Questions:
[1] Using the post on AI-driven interference sensing for NTN below, decide whether each statement agrees with it: (a) the NICE framework operates at the central Point of Presence; (b) the backhaul controller relies on a fixed overlap policy; (c) the orbital context comes from GPS measurements. Answer yes or no for each and quote the deciding words.
[2] Answer these questions from the post on AI-driven interference sensing for NTN below, one line each:
(a) In which city and which month and year is the NICE paper set to appear?
(b) What kind of controller adjusts spectral overlap between the two satellite backhaul links?
(c) What two outcomes does the dual-encoder architecture predict?

Text provided:
★ ★ ★
AI-Driven Interference Sensing and Control for NTN (Research Highlights)
[Ed.: We will periodically highlight research on AI + Wireless research using the COSMOS testbed. If you are interested in contributing, please reach out!]
Guest post by Rahul Mishra
R. Mishra, N. Mandayam, and I. Seskar, “NICE: RF Spectrogram–Ephemeris Fusion for Satellite Interference Mode Classification and Link-Quality Prediction,” in Proc. IEEE INFOCOM Workshop on Resilient and Intelligent Non-Terrestrial Networks (RI-NTNs), Tokyo, Japan, May 2026, to appear.
This post summarizes two complementary directions in intelligent non-terrestrial networking (NTN): multimodal interference sensing using RF spectrograms and orbital context, and adaptive spectral-overlap control for dual-satellite backhaul. The emphasis is not only on algorithmic novelty, but also on how the COSMOS testbed can be used to validate AI/ML-driven wireless experiments spanning RF sensing, networking, and closed-loop control.
The non-terrestrial network (NTN) system that we consider is in the featured image above. The central Point of Presence (PoP) receives a desired NTN link alongside multiple interference sources. The NICE framework that we propose at the PoP classifies the interference and link quality and select optimal receiver actions.
Future wireless systems will increasingly combine terrestrial and non-terrestrial infrastructure, including low-earth orbit satellites, relays, and edge intelligence. In these systems, the wireless environment changes rapidly because satellites move, links appear and disappear, and interference can originate from many different sources such as terrestrial OFDM systems, radars, jammers, or nearby satellites. This creates a major challenge: the received signal may look abnormal, but it is often hard to tell why it looks that way using RF observations alone.
A practical way to make these systems smarter is to combine the observed signal with physical context. In our work, that context comes from TLE-derived orbital information such as relative geometry, elevation, range, and Doppler-related motion. Together with RF spectrograms, these inputs enable a multimodal learning system to identify interference type and link quality more reliably than RF-only processing. In parallel, reinforcement learning can use measured link conditions to adapt spectral overlap in dual-satellite NTN backhaul, improving throughput while respecting link constraints.
Technical contributions
This project looked at two problems:
A multimodal AI framework that fuses RF spectrograms with TLE-derived orbital features. The RF branch converts complex baseband signal captures into time–frequency spectrograms, while the TLE branch encodes geometry-aware features such as slant range, elevation, and motion. A dual-encoder architecture then combines both representations and predicts two outcomes: the interference mode affecting the link and the resulting link-quality class. This is useful because the RF signal tells us what was observed, while the orbital context helps determine what is physically plausible.

An adaptive backhaul control for dual-satellite NTN IAB (Fig.3) operation. Here, a lightweight Q-learning controller uses measured SINR, queue occupancy, and geometry-aware state information to adjust spectral overlap between two satellite backhaul links. Instead of using a fixed overlap policy, the controller learns how to trade off multiplexing gain against harmful interference and degraded quality of service. Together, these two directions show how AI can be used both for sensing and for control in future NTN systems.
★ ★ ★
Available data:
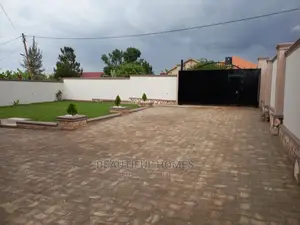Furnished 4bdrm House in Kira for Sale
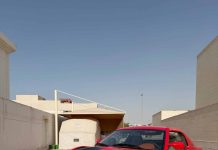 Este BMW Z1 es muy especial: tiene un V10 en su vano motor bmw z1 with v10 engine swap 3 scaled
★ ★ ★
Written responses:
[1]
(a) Yes: "The NICE framework that we propose at the PoP classifies the interference and link quality and select optimal receiver actions."
(b) No: "Instead of using a fixed overlap policy, the controller learns how to trade off multiplexing gain against harmful interference and degraded quality of service."
(c) No: "that context comes from TLE-derived orbital information"

[2]
(a) Tokyo, Japan, in May 2026.
(b) A lightweight Q-learning controller.
(c) The interference mode affecting the link and the resulting link-quality class.